Pallavolo
Julio Velasco: “Mi è piaciuto soffrire. La squadra non si è pianta addosso, è normale soffrire”
L’Italia ha superato lo scoglio Francia agli Europei 2026 di volley femminile, imponendosi per 3-1 allo Scandinavium di Göteborg (Svezia) al termine di un confronto particolarmente equilibrato. Dopo 117 minuti molto intensi, durante i quali le azzurre hanno dovuto sudare e rimontare anche da 13-16 nel quarto set, la nostra Nazionale ha chiuso i conti e ha infilato la quinta vittoria consecutiva in questa rassegna continentale, meritandosi così il primo posto nella Pool D.
Il CT Julio Velasco ha analizzato la partita attraverso i canali federali: “Intanto mi è piaciuto soffrire, perché arrivare alle partite da dentro o fuori dopo aver giocato sempre gare facili non è mai positivo. Inconsciamente ci si può aspettare che anche la partita successiva sia più o meno semplice. Invece adesso sappiamo che non sarà così. La Francia aveva giocato molto male al torneo in Polonia, poi è arrivata qui, ha vinto tutte le partite 3-0 e oggi ha giocato questa partita contro di noi. Questo deve renderci consapevoli che possiamo trovare una squadra agli ottavi o ai quarti capace di fare la stessa cosa: è positivo, perché ci prepariamo ad affrontare partite difficili“.

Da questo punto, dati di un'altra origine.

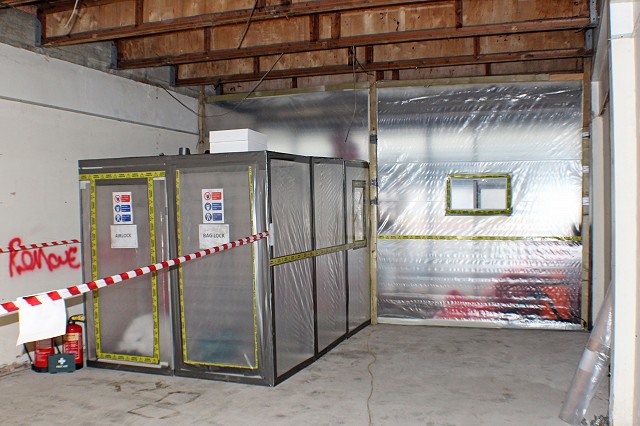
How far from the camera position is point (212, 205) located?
477 centimetres

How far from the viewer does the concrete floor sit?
3906mm

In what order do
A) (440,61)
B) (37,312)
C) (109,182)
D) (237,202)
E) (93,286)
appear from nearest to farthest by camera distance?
1. (37,312)
2. (93,286)
3. (237,202)
4. (109,182)
5. (440,61)

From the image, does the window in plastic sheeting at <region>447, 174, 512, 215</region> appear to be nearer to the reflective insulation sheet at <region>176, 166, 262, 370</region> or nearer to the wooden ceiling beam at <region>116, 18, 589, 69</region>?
the wooden ceiling beam at <region>116, 18, 589, 69</region>

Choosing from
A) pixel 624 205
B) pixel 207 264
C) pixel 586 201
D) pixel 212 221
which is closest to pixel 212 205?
pixel 212 221

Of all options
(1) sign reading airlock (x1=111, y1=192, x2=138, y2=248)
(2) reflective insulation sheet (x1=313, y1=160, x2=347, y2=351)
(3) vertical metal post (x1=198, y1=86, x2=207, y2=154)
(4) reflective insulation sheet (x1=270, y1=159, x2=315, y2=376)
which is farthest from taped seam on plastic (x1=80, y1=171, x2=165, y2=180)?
(3) vertical metal post (x1=198, y1=86, x2=207, y2=154)

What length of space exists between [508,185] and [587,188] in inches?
34.9

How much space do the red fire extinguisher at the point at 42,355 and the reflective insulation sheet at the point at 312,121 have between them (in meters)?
3.74

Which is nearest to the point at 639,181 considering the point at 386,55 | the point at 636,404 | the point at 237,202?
the point at 636,404

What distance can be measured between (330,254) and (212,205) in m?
1.57

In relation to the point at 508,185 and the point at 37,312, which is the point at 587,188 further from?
the point at 37,312

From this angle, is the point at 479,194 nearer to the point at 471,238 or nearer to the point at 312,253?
the point at 471,238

Il Guru ha poi proseguito: “Mi è piaciuto anche che la squadra sia riuscita a trovare delle risorse pur non giocando benissimo. Alcune giocatrici non hanno giocato al loro livello, ma la squadra, invece di piangersi addosso, sorprendersi o deprimersi, ha trovato delle soluzioni e ha continuato a lottare. Questo è molto importante ed è una caratteristica di questa squadra che dobbiamo sempre alimentare e riconoscere. Le partite non sai mai come possono mettersi e bisogna riuscire a trovare delle soluzioni. Se ci si aspetta soltanto una soluzione dall’avversario e poi quello fa qualcosa di diverso, si rischia di fermarsi. È quello che ci è successo nel secondo set: ci siamo fermati un attimo e lo abbiamo perso. Nel terzo abbiamo ripreso a giocare e nel quarto abbiamo preso il largo, anche se fino al 14-16 eravamo ancora lì“.
Il Commissario Tecnico ha concluso guardando anche ai prossimi appuntamenti: “Come dicevo sempre alle ragazze nell’anno olimpico: la cosa anormale è pensare che sia tutto facile. Al Mondiale abbiamo vinto semifinale e finale al termine di due partite durissime, decise per due palloni. Quello è normale. Adesso sappiamo che in questo Europeo è normale anche soffrire. Da Göteborg ci portiamo proprio questo: non bisogna mollare mai, ma non basta soltanto non mollare. Bisogna essere lucidi e riuscire a trovare delle soluzioni man mano che si presentano i problemi del gioco“.